Quand je vois le volume des matches et la densité de notre championnat, le fait que les équipes d’Euroleague sont sur une autre planète, non seulement au niveau du jeu mais aussi le budget, le nombre de rotations, les infrastructures, la continuité de formation de jeunes joueurs, tout ça fait que ça aurait été difficile de gérer sur tous les tableaux. Ça aurait été génial, mais quand je prends un peu de recul (rires)… Bien sûr, c’est notre objectif de faire ça à long terme, grandir sur le plan du budget, des infrastructures, du sportif. Mais ce n’est pas l’actualité. De toute façon, ça ne nous a pas été proposé et on essaye de faire au mieux avec la situation actuelle.

Cette absence en Euroleague ne risque-t-elle pas d’accentuer le décrochage des équipes françaises vis à vis du top européen ?

Le fait de faire l’Euroleague ou comme avec Le Mans le tour qualificatif a permis de recruter des joueurs qui venaient pour un peu moins d’argent. Après, Champions League ou Eurocup, c’est pareil, on est sur les mêmes budgets, tu peux recruter les mêmes joueurs. On a aussi des atouts dans le championnat de France qui nous sauvent, des clubs très solides avec des budgets intéressants, un championnat de qualité et puis quand même la Champions League. Si vous voulez vraiment convaincre, il faut surenchérir avec l’argent, au moins mettre les mêmes moyens, ce qui n’est pas toujours facile contre une équipe turque.
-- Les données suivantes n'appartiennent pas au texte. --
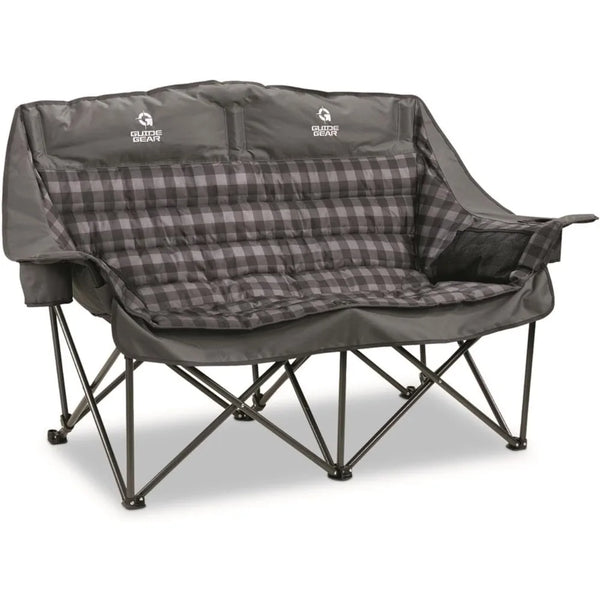 Oversized Comfort Padded Camping Sofa, 600-lb. Capacity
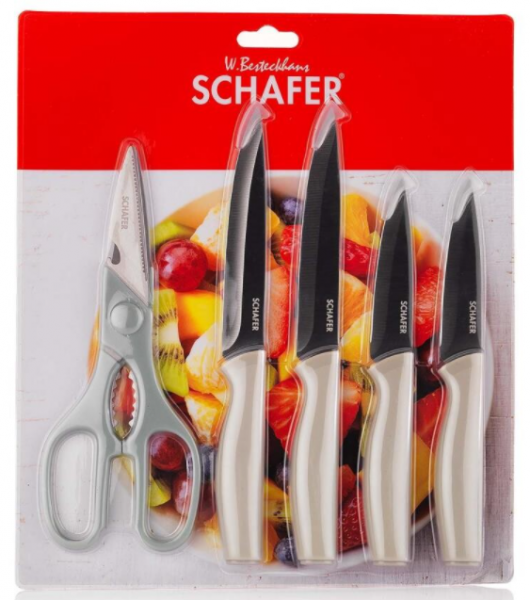 Schafer Helfer Bıçak Seti 5 Parça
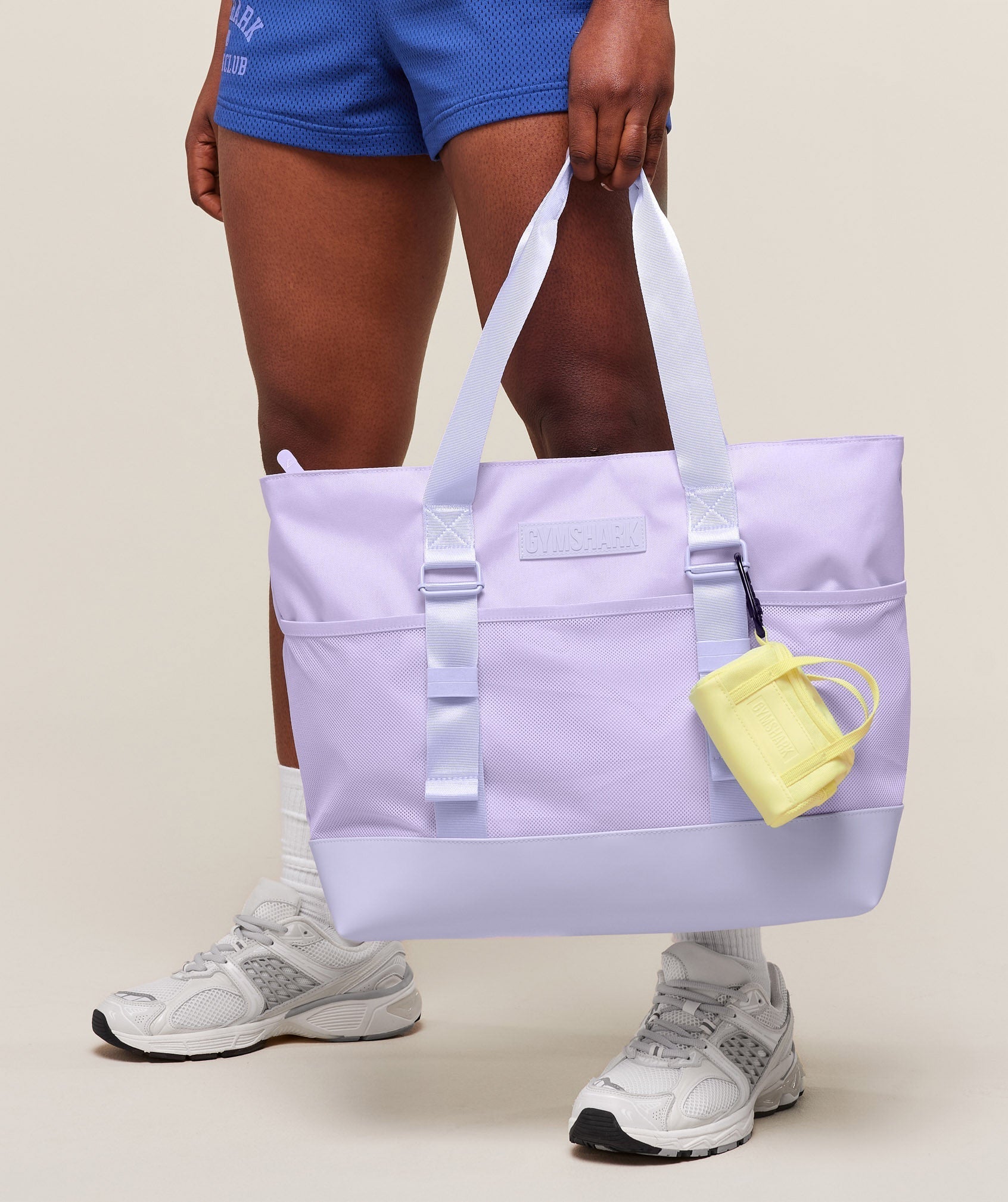 Gymshark Mini Everyday Holdall Keychain Refresh Yellow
Et là je parle des joueurs étrangers. Un joueur français qui a un vrai talent et qui reste en Europe, il veut partir en Euroleague, c’est le plus haut niveau et donc il va quitter la France, c’est clair.

Que pensez-vous du niveau de la Champions League à vis vis des anciennes EuroCup et ULEB Cup ?

Quand vous avez autant de poules, autant d’équipes, forcément ça dilue le niveau. C’était sensé être une compétition à trente-deux équipes, ce qui était déjà très large pour une Champions League et à la dernière minute, ils l’ont encore élargi avec quarante équipes. Il y avait des équipes plus faibles que le niveau Eurocup. A partir du moment où l’on va passer en huitièmes et en quarts, on a un niveau très comparable à l’Eurocup. C’est clair que ce n’est pas une compétition qui rivalise avec l’Euroleague alors que c’est la raison pour laquelle la FIBA nous l’a imposé ; elle pensait pouvoir concurrencer l’Euroleague. On est toujours en attente, on est tous d’accord là-dessus (sourire).

La FIBA ou la LNB vous consultent, vous coaches, quand il faut prendre des décisions ?

Pas formellement. C’est pris en compte dans le sens que je suis consulté, par le président, sur le plan administratif aussi, j’ai une situation à l’ASVEL un peu plus privilégiée que les autres entraîneurs. Mais je pense que dans la plupart des cas les présidents représentent bien leurs coaches. Si je ne suis pas invité à la réunion pour communiquer avec la FIBA ou la ligue, je sais que mon opinion est prise en compte. Je vis ça un peu comme lorsque les arbitres étaient en conflit avec la fédération et que l’on sentait bien qu’il y avait de vrais problèmes, ça se voyait dans le jeu, dans l’incohérence de l’arbitrage. On sentait bien que le principal problème était la communication. On subissait le conflit, on n’était pas vraiment acteur dedans.